Et cela, même si un solide comité scientifique est mis en place : Luc Abbadie (biochimiste et directeur adjoint du Département Environnement et Développement Durable du CNRS), Robert Barbault (écologue au MNHN), Jean-François Dobremez (spécialiste des éco-systèmes de montagne), Jean-Claude Lefeuvre (écologue et président de l'Institut Français de la Biodiversité) et Jacques Weber (Directeur du même IFB). Toute la connaissance de notre environnement serait-il au main de la seule discipline "écologie" ?
Sans vouloir faire de guerre de chapelle, tout ça sent un peu la pensée unique d'une certaine écologie... mais j'y reviendrais certainement.
Passons par l'exemple :
Imaginons, la CDC décide de financer la construction du contournement de Rouen par l'Est et de tout faire pour favoriser le passage au moins coût, y compris en menaçant des zones sensibles et des paysages remarquables... mais en contrepartie, la CDC finance un programme de requalification d'espaces naturels dans un autre secteur de la région normande et de protection d'une espèce locale. Est-ce vraiment faire preuve de prise en compte des contraintes locales en matière d'environnement et de paysage, ou bien, n'est-ce pas plutôt une façon d'éluder le problème ?
Prenons un autre exemple chaud du moment.
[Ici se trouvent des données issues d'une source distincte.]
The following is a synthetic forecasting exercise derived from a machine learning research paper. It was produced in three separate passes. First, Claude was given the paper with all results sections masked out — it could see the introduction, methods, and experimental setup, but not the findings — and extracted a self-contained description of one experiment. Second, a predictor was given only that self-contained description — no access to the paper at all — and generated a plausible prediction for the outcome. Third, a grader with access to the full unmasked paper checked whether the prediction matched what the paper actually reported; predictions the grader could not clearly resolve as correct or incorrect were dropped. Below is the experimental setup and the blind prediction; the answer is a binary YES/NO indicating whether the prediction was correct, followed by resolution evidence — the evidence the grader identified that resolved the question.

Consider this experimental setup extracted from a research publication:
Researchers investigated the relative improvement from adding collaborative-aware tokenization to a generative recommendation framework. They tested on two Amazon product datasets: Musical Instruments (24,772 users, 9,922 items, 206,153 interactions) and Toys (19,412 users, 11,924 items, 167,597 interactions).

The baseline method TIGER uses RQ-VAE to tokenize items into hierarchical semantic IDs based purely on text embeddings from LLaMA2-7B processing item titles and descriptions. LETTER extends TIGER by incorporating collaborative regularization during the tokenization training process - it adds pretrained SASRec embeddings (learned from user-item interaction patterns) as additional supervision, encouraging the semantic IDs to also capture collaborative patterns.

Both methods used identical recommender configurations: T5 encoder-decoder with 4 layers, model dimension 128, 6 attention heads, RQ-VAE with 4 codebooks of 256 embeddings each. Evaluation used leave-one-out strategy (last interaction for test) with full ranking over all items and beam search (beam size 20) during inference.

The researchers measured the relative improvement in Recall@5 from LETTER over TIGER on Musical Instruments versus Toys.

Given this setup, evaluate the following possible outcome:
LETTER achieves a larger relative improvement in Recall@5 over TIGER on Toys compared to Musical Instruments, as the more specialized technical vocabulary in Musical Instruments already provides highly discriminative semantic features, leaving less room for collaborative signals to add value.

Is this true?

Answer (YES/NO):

Le prolongement du Grand Canal du Havre pourrait être financé de la sorte, avec perte de surface en roselières et prairies humides, mais en favorisant l'implantation du butor étoilé ailleurs que dans la basse Seine !!! On rêve.
Attendons un peu pour voir comment cela va fonctionner. Car si l'outil est bien utilisé, ce peut être réellement une chance de limiter les projets car si le prix de la compensation pourrait être exorbitant. Mais justement, la question est : combien ça vaut "un butor étoilé"... combien ça vaut " une perspective sur l'abbaye de Saint Wandrille, ... combien ça coute "une zone humide" ???
Quelques questions qui sont justement au cœur des programmes en cours d'élaboration au sein du GIP Seine-Aval. Quelques travaux ont déjà effleuré ces sujets comme la thèse de D. Laroutis. Les économistes devront nous dire comment estimer le cout d'un site naturel, paysager, ou autre, en fonction des aménités et diverses modalités d'usage.
Et il faut également craindre que le choix fait par la CDC ne s'étende à d'autres financeurs qui cherchent une façon simple de se dédouaner de quelques projets délicats en faisant usage de mesures dites compensatoires. C'est quelque chose qui existe déjà mais pourrait devenir un véritable système menaçant le principe de la négociation autour d'un projet. Vraiment, une histoire à suivre au fil des années et des opérations d'aménagement.